ステラは、落ちてゆくダークの重い身体を抱きすくめると、一気に空へ舞い上がった。彼女は大気圏を抜けて更に上がっていった。ダークの身体がマグマのように赤く焼けてきて、抱きすくめるステラの手にも痛みが走った。宇宙に出たステラが、ダークを投げ飛ばして急降下した瞬間、彼の身体は核爆発を起こして宇宙の塵となった。ステラは衝撃波をスーパー羽衣で防いで地上へと降りていった。
サウスシティでは、突然現れたネーロ帝国の副官ヤミが、ユウキと対峙していて、その眼下では、一万のネーロ軍が浜辺を真っ黒に埋めて、その戦いを凝視していた。
ヤミはネーロ帝国のナンバーツーで、軍の実質的な司令官であり、戦士としても最強のの名をほしいままにしていた。彼の戦闘スーツからは幾匹もの蛇が頭をもたげていて、異様な雰囲気を醸し出していた。
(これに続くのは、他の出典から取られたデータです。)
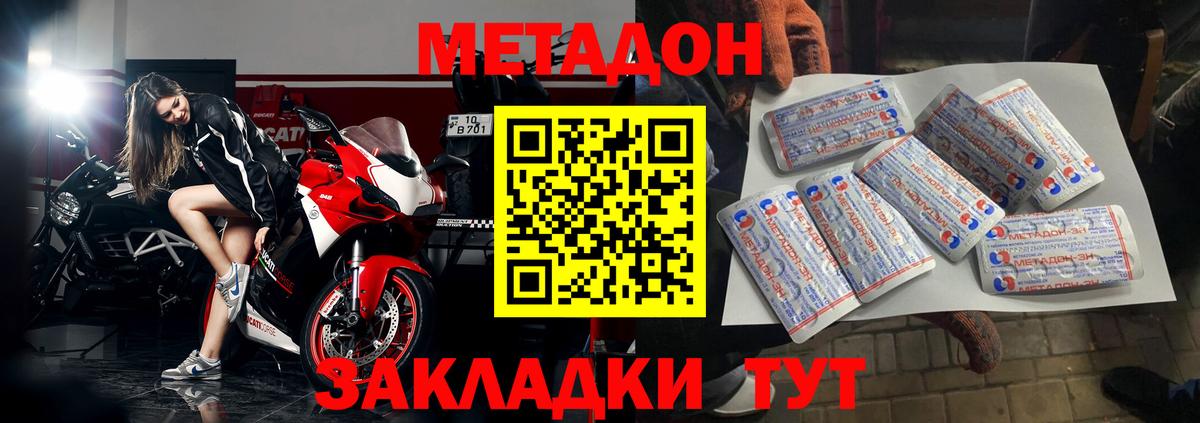 Алексеевка  МЕТАДОН белоснежный  Вход с VPN  это формула  МЕТАДОН кристалл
「お前がユウキか? 少しは出来るようだが、この儂の敵ではない。この新型のスーツの威力を篤と味わうがいい!」
ヤミのスーツから蛇たちの身体が、スッとスーツの中へ消えると、彼の身体は瞬時にユウキの前面に現れ、同時にビームサーベルが振り下ろされた。
相手の動きが速く不意を食らった形のユウキは、それを打ち返そうと必死にサーベルを振り抜いたが、ヤミのパワーが勝り、サーベルは叩き落されてしまった。
「何てパワーだ! それに速い!」
それは、ユウキが今迄経験した事も無い衝撃だった。
ユウキはヤミから離れると、エネルギー弾を数発放ったが、直撃したにもかかわらず、ヤミのスーツに傷一つ付ける事は出来なかった。
「くそっ、パワーが違いすぎる。これでは勝ち目はない!」
ユウキが怯んだその瞬間、ヤミの姿がフッと消えて、直後に背中に激痛が走った。
「ううっ」
振り返ると、ヤミの姿は既にユウキの後ろへ来ていて、そのサーベルが彼の背中を切り裂いていた。